寒々とした暗い色が多い画面が、リディアの花々に満たされていくに従って、華やかに、明るくなってきます。それは画面の色だけではない、リディアを囲む人々の顔もなんだか華やかになっていくのです。表情が豊かになっていくようです。
ページごとに添えられた小さな手紙文。ときには文字の無いページ。ここにどんな文字がいるだろうか。ただ絵を眺めつつ、あふれる思いを噛み締めます。感極まって・・・というならば、もちろん最後のページ。

リディアの手紙の中の言葉「ガーデニングに終わりなし」うれしく心に書き留めました。
我が家の庭は、家族それぞれが思い思いにいろいろ植えているのでもうごちゃごちゃ。
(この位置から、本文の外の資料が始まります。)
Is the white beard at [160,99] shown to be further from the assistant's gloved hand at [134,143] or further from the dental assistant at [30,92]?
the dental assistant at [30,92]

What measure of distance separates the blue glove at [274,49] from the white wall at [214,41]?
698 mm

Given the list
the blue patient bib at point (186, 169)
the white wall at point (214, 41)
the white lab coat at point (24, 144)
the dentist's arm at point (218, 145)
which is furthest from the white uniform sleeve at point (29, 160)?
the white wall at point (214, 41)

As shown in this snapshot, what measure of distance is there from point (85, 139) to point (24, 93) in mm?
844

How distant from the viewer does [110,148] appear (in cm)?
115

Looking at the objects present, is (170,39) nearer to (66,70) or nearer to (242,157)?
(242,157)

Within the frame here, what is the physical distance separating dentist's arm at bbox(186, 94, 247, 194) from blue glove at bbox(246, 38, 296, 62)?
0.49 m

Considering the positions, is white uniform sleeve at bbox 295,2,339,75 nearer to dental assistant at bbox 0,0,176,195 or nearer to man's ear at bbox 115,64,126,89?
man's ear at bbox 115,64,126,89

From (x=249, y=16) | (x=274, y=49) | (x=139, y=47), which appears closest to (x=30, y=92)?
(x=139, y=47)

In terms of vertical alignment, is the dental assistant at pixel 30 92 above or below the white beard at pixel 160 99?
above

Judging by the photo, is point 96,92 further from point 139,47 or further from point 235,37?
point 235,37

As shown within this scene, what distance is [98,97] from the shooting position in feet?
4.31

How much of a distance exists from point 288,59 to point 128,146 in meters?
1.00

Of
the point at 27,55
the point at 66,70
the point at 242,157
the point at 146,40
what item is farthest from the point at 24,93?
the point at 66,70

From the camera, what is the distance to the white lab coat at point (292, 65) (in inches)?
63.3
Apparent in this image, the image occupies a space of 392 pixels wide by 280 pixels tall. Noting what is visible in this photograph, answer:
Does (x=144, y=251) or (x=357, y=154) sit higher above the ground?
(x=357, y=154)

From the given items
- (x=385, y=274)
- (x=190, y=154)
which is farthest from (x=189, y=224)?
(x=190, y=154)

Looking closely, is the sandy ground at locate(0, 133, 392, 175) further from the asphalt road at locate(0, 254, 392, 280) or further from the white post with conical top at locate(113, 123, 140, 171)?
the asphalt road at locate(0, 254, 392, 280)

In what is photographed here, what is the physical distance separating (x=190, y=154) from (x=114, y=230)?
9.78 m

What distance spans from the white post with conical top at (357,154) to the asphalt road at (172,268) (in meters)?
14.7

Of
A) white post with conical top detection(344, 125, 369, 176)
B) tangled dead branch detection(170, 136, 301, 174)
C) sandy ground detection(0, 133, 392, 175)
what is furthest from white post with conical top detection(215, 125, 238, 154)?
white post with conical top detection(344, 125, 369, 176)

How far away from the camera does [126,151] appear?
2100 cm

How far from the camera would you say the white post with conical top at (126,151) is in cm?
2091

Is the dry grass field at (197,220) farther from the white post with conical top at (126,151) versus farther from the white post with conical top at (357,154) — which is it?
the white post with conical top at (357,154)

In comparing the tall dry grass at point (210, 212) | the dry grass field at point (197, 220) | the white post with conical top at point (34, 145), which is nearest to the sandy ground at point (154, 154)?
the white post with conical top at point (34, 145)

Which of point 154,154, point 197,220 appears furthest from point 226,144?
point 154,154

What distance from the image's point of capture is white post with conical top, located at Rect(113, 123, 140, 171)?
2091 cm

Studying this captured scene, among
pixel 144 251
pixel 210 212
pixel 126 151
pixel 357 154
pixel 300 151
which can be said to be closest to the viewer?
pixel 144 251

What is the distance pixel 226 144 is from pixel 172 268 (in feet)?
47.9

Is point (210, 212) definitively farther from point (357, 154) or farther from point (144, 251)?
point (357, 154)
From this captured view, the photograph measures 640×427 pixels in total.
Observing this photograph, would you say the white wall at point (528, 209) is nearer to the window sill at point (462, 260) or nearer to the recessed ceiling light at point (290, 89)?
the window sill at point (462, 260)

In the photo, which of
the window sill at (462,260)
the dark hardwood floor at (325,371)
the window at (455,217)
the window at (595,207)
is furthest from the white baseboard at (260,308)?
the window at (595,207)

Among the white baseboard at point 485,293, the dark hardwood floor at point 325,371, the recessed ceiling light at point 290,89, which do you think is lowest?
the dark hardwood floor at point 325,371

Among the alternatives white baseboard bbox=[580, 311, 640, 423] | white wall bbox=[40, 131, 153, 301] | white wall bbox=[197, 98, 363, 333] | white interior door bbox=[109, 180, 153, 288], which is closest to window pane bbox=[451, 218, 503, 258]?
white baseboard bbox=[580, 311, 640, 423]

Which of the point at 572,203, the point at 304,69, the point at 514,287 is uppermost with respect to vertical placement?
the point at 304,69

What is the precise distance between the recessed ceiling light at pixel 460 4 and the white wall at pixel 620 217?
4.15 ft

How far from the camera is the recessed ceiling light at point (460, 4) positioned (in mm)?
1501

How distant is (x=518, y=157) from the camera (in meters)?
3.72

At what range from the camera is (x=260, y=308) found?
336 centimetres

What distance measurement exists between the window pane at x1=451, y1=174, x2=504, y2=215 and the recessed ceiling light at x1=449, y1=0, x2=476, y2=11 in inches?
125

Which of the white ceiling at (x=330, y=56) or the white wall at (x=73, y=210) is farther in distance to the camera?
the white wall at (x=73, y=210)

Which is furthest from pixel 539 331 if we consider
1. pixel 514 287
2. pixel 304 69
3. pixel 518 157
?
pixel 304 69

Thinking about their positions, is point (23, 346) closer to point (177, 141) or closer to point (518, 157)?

良く言えばにぎやかです^^
いったい何スタイルというのか(笑)
この脈絡のなさが我が家の庭らしくて・・・ほっとします(ということにしよう)
この絵本を読んだら、庭仕事をしたくなります。ガーデニングの季節です。

ところで、どうでもいいおまけ。
パパが教えてくれたジムおじさんの見分け方「ママの顔に、でっかい鼻と口ひげをつければいいのさ!」を参考にして、それでは、ジム伯父さんの鼻を小さくして、口ひげをとったら、ママになるのでしょうか。ふーむ。